Reproduce verbatim the lines of the rows below, starting at the line that contains "Sort the following" and continuing through the end of the rows. Omit the pictures from your reply.

## Data to use
****************

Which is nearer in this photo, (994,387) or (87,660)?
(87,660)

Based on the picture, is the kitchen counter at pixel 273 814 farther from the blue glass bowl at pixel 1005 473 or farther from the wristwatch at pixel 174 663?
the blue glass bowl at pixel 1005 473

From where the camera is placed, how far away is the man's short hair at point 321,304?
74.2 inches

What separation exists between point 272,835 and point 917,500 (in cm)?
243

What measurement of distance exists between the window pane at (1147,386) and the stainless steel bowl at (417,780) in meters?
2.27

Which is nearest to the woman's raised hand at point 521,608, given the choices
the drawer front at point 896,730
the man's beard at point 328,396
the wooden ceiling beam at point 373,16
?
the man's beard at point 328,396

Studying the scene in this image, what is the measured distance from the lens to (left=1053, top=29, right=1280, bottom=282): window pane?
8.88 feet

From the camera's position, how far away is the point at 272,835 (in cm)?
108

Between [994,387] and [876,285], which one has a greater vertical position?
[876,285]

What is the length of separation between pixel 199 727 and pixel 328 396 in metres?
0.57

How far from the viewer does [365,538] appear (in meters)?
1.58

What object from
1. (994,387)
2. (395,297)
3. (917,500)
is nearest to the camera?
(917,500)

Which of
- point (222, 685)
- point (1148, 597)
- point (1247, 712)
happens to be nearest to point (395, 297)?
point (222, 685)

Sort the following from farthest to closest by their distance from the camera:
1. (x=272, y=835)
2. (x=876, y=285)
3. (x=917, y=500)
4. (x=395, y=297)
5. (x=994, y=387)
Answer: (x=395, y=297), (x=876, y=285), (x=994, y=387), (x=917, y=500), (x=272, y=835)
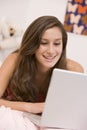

****************

## Exercise output
Sort the following from farthest to closest by their distance from the camera:
1. (x=272, y=835)
2. (x=876, y=285)
3. (x=917, y=500)
4. (x=395, y=297)
5. (x=994, y=387)
Answer: (x=395, y=297), (x=876, y=285), (x=994, y=387), (x=917, y=500), (x=272, y=835)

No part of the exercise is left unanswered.